▶

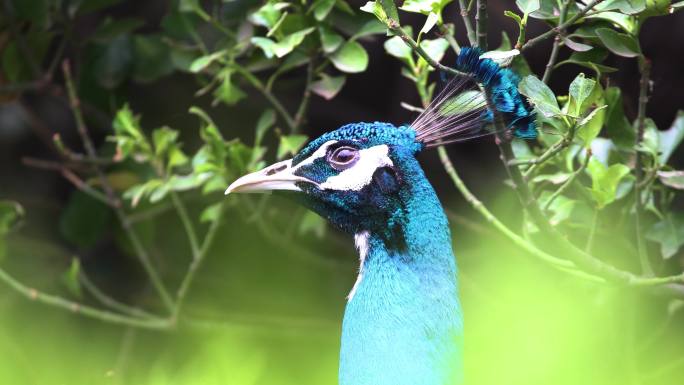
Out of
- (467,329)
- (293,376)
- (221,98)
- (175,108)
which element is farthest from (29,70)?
(467,329)

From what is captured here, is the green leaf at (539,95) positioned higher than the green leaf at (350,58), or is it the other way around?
the green leaf at (539,95)

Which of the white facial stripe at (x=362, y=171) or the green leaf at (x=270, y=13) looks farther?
the green leaf at (x=270, y=13)

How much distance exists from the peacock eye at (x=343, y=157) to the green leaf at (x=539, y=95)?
9.8 inches

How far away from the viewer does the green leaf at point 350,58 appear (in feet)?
4.82

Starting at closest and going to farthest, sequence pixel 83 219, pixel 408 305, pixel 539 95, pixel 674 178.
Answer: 1. pixel 539 95
2. pixel 408 305
3. pixel 674 178
4. pixel 83 219

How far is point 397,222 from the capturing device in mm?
1233

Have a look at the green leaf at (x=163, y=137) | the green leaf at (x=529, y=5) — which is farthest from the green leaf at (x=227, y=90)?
the green leaf at (x=529, y=5)

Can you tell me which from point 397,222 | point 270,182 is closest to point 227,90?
point 270,182

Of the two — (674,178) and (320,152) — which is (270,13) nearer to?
(320,152)

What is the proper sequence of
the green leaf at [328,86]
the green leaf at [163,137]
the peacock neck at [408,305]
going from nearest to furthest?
the peacock neck at [408,305], the green leaf at [328,86], the green leaf at [163,137]

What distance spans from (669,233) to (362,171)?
1.78ft

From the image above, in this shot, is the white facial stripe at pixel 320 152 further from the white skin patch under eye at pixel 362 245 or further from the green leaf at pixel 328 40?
the green leaf at pixel 328 40

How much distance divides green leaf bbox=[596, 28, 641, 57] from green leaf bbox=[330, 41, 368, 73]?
1.31ft

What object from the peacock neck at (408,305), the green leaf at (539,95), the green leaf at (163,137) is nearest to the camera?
the green leaf at (539,95)
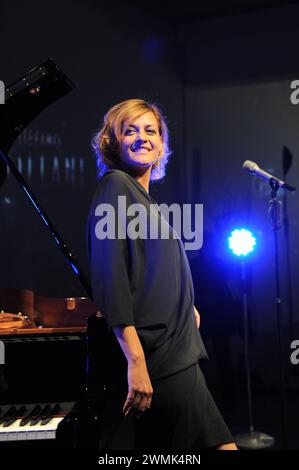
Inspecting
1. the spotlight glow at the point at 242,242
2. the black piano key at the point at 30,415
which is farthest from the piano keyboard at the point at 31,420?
the spotlight glow at the point at 242,242

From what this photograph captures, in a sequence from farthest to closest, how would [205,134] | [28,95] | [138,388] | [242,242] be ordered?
[205,134] → [242,242] → [28,95] → [138,388]

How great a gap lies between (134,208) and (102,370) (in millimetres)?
528

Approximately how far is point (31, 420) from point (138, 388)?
46cm

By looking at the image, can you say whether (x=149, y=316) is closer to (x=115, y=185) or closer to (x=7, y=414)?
(x=115, y=185)

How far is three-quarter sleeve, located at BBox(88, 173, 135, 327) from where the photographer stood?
133cm

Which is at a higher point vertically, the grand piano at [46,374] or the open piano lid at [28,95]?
the open piano lid at [28,95]

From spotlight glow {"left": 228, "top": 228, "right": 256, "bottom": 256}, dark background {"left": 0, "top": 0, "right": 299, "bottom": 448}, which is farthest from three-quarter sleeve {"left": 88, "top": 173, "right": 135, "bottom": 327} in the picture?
spotlight glow {"left": 228, "top": 228, "right": 256, "bottom": 256}

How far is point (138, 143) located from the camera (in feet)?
5.04

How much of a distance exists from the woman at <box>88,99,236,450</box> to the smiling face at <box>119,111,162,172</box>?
89mm

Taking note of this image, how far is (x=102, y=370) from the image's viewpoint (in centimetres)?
159

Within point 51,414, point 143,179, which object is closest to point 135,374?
point 51,414

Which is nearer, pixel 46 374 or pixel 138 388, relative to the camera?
pixel 138 388

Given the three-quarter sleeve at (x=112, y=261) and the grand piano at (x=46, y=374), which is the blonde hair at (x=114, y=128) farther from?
the grand piano at (x=46, y=374)

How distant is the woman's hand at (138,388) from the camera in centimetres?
131
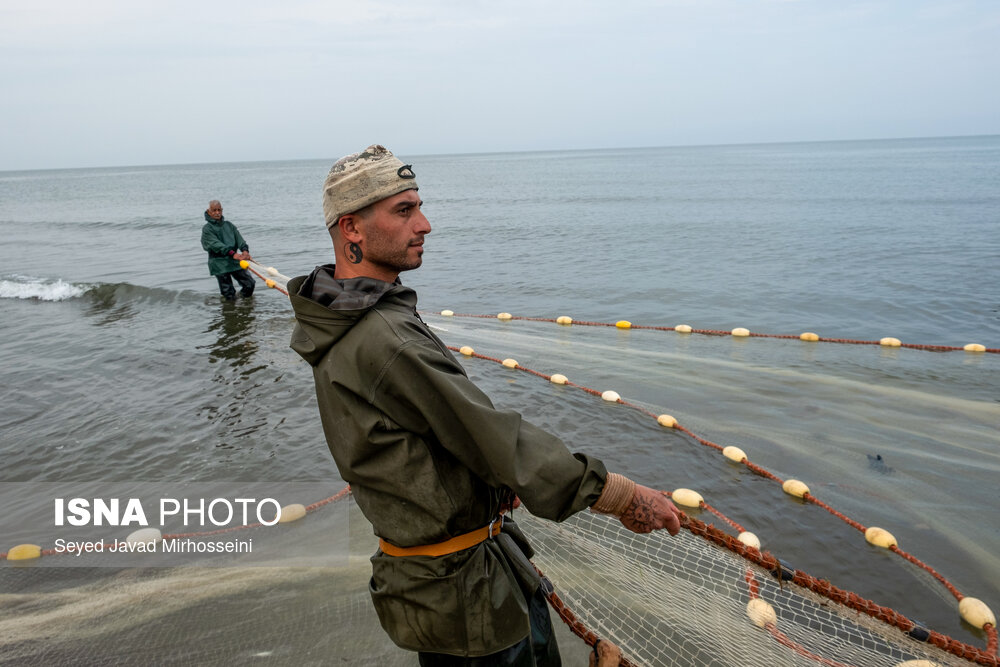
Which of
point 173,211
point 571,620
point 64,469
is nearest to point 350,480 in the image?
point 571,620

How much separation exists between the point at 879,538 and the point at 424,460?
14.2 feet

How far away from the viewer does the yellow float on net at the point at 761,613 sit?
308cm

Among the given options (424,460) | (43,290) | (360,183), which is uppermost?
(360,183)

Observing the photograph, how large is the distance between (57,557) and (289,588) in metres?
1.95

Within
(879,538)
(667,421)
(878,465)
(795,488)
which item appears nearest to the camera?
(879,538)

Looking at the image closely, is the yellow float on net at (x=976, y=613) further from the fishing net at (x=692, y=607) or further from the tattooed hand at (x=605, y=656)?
the tattooed hand at (x=605, y=656)

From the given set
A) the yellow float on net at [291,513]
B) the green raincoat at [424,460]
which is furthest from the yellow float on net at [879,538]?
the yellow float on net at [291,513]

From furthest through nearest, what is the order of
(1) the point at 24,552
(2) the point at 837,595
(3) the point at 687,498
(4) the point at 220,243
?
1. (4) the point at 220,243
2. (3) the point at 687,498
3. (1) the point at 24,552
4. (2) the point at 837,595

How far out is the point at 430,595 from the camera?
1.95 metres

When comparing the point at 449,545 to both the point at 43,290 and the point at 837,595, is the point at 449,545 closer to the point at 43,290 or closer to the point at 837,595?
the point at 837,595

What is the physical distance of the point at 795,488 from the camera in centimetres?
540

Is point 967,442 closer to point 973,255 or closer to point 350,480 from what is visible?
point 350,480

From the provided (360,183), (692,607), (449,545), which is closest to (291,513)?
(692,607)

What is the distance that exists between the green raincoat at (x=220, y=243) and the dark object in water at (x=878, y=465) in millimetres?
11192
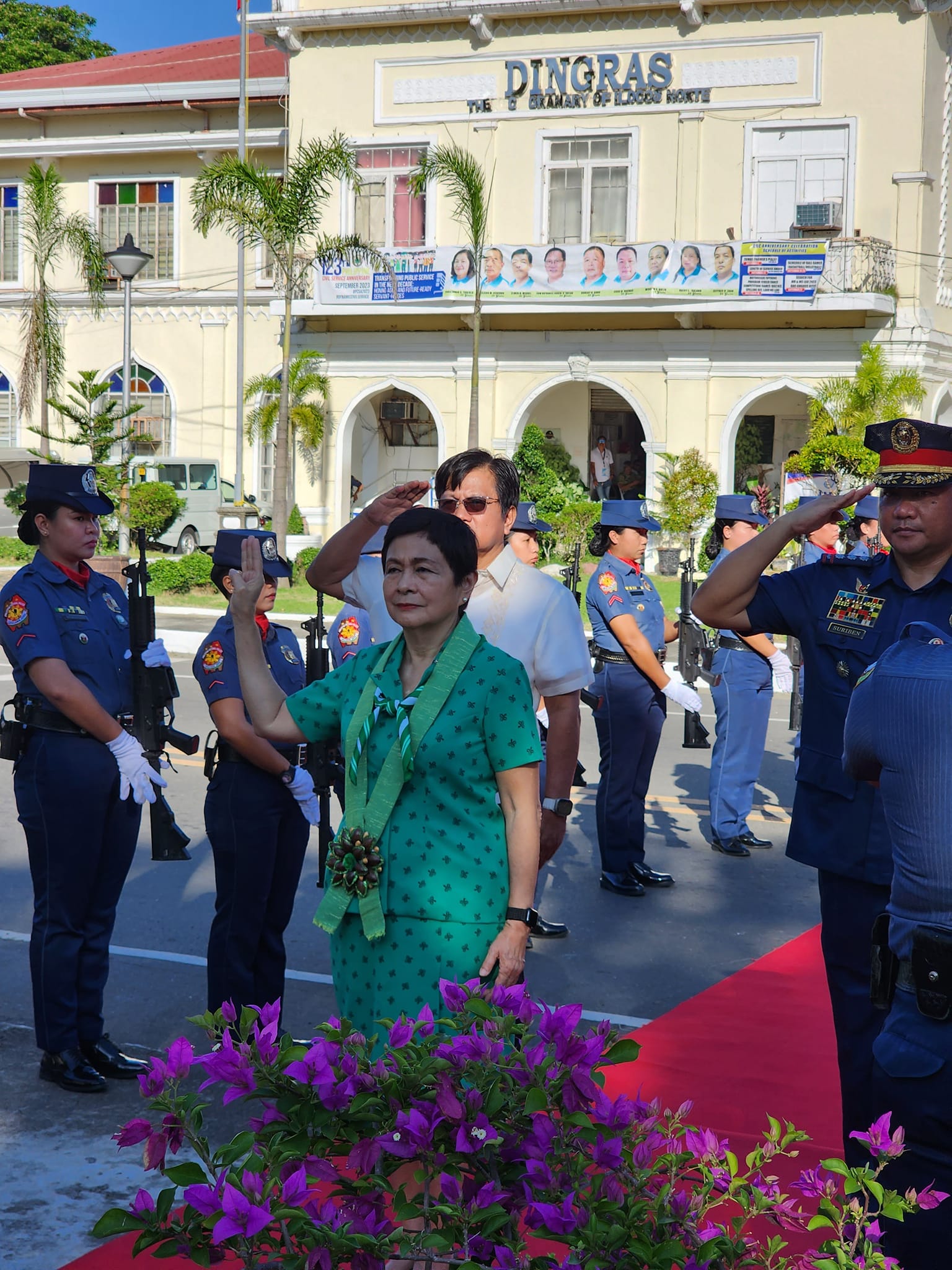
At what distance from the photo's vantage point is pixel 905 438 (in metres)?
3.54

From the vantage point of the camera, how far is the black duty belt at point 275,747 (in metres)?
4.75

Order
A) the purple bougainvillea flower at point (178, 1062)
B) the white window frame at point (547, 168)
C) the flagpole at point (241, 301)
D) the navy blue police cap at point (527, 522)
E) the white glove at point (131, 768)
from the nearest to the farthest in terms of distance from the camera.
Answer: the purple bougainvillea flower at point (178, 1062)
the white glove at point (131, 768)
the navy blue police cap at point (527, 522)
the white window frame at point (547, 168)
the flagpole at point (241, 301)

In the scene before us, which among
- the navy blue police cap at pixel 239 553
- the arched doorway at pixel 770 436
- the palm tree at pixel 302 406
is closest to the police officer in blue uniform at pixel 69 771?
the navy blue police cap at pixel 239 553

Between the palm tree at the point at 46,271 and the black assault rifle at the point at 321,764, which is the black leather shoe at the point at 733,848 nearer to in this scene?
the black assault rifle at the point at 321,764

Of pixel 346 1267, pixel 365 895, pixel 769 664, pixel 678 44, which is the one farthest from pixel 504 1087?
pixel 678 44

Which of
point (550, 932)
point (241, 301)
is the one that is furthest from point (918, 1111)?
point (241, 301)

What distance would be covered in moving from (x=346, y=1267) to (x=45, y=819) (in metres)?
2.75

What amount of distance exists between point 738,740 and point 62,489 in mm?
4629

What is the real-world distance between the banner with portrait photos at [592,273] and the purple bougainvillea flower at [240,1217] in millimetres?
24759

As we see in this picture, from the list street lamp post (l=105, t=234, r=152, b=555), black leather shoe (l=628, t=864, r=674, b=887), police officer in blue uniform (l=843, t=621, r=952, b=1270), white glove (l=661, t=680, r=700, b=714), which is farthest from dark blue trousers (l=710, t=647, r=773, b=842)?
street lamp post (l=105, t=234, r=152, b=555)

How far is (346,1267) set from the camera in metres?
2.22

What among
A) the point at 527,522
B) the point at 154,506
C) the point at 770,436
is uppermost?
the point at 770,436

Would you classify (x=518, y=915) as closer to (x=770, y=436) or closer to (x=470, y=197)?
(x=470, y=197)

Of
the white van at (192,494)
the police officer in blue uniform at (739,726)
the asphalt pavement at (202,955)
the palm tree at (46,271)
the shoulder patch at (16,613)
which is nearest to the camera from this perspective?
the asphalt pavement at (202,955)
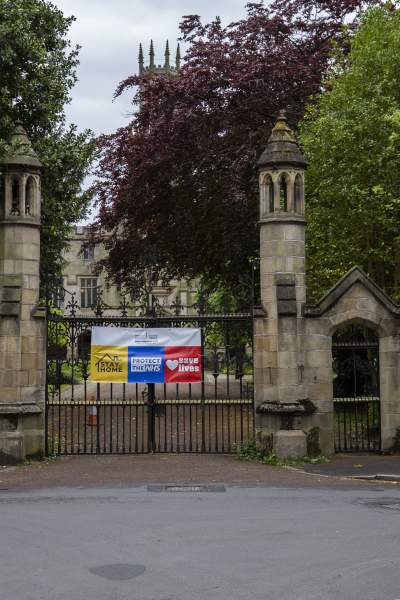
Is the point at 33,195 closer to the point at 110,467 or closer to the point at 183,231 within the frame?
the point at 110,467

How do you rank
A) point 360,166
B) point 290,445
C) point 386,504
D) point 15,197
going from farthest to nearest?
point 360,166 < point 15,197 < point 290,445 < point 386,504

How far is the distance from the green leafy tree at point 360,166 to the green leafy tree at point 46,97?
552cm

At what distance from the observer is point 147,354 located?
14219 mm

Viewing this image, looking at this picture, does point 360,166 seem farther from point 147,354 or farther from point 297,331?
point 147,354

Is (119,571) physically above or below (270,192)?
below

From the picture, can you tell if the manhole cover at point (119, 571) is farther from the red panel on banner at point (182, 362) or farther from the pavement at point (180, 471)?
the red panel on banner at point (182, 362)

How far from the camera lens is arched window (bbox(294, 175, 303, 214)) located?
14.0 metres

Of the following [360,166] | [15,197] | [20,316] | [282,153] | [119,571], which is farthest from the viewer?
[360,166]

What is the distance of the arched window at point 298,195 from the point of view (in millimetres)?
13977

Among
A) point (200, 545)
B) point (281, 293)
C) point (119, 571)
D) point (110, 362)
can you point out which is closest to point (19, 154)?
point (110, 362)

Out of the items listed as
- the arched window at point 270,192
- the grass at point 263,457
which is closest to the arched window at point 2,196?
the arched window at point 270,192

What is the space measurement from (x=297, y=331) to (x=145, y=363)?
286cm

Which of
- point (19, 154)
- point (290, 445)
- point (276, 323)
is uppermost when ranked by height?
point (19, 154)

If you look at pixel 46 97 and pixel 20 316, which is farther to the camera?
pixel 46 97
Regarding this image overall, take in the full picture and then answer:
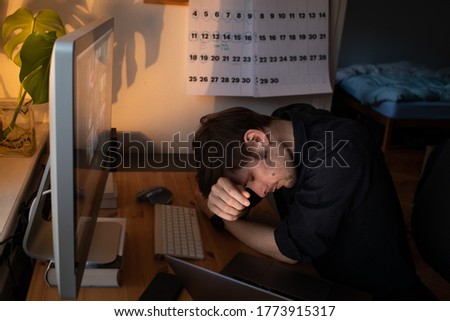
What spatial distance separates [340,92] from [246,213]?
3.39 meters

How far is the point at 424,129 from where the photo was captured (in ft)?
13.5

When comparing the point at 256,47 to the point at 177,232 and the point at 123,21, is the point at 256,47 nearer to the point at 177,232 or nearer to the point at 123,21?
the point at 123,21

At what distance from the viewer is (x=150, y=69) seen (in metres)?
1.54

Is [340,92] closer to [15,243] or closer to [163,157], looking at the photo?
[163,157]

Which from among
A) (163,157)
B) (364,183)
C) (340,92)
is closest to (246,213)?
(364,183)

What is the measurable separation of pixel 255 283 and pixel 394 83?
3.33 m

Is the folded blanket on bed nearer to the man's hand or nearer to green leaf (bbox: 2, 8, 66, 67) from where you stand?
the man's hand

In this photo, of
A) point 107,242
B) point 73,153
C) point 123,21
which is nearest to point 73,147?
point 73,153

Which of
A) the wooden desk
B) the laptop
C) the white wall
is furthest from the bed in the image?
the laptop

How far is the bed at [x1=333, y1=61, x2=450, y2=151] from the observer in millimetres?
3498

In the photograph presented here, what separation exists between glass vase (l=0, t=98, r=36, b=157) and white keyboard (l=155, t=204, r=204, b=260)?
449 mm

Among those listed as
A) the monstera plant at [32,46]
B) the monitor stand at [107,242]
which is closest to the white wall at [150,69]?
the monstera plant at [32,46]
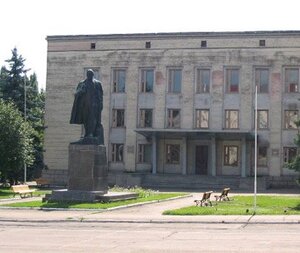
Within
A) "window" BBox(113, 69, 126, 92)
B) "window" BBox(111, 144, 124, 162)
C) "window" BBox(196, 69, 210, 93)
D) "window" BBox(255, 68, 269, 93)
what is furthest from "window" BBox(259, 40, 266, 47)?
Answer: "window" BBox(111, 144, 124, 162)

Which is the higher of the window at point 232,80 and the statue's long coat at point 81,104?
the window at point 232,80

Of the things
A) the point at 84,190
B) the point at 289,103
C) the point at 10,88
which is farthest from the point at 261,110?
the point at 84,190

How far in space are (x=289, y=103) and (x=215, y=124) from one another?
642cm

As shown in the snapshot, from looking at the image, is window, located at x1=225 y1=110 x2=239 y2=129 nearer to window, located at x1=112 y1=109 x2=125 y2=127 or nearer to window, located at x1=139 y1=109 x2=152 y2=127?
window, located at x1=139 y1=109 x2=152 y2=127

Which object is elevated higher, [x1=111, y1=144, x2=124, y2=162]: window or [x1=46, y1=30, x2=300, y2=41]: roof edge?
[x1=46, y1=30, x2=300, y2=41]: roof edge

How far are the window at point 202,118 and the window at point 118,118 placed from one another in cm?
674

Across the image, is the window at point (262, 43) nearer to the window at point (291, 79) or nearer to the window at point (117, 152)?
the window at point (291, 79)

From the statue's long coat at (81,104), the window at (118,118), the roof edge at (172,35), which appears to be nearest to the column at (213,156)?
the window at (118,118)

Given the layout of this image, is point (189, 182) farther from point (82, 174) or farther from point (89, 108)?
point (82, 174)

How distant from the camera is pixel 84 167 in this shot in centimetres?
2723

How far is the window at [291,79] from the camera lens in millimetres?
51500

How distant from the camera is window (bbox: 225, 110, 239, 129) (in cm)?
5219

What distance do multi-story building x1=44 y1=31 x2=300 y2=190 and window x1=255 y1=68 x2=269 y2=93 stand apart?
0.08m

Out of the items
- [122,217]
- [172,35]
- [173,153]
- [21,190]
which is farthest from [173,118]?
[122,217]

◀

**Task:**
Switch "viewer" to "observer" in the stretch from the start of the lines through the line that contains "4. pixel 83 219", and give that stretch again, otherwise unchanged and without the pictures.

**Result below:**
Out of
- (467,329)
- (293,376)
- (221,98)
- (175,108)
which element is farthest from (29,70)?
(467,329)

From what is captured here, is the green leaf at (539,95) positioned higher than the green leaf at (350,58), or is it the other way around?
the green leaf at (539,95)

Which of the white facial stripe at (x=362, y=171) or the green leaf at (x=270, y=13) looks farther?
the green leaf at (x=270, y=13)

How much distance exists from the peacock eye at (x=343, y=157) to the green leaf at (x=539, y=95)?
9.8 inches

How far away from the observer does the green leaf at point 350,58 appear (in feet)?
4.82

Starting at closest and going to farthest, sequence pixel 83 219, pixel 408 305, pixel 539 95, pixel 674 178.
Answer: 1. pixel 539 95
2. pixel 408 305
3. pixel 674 178
4. pixel 83 219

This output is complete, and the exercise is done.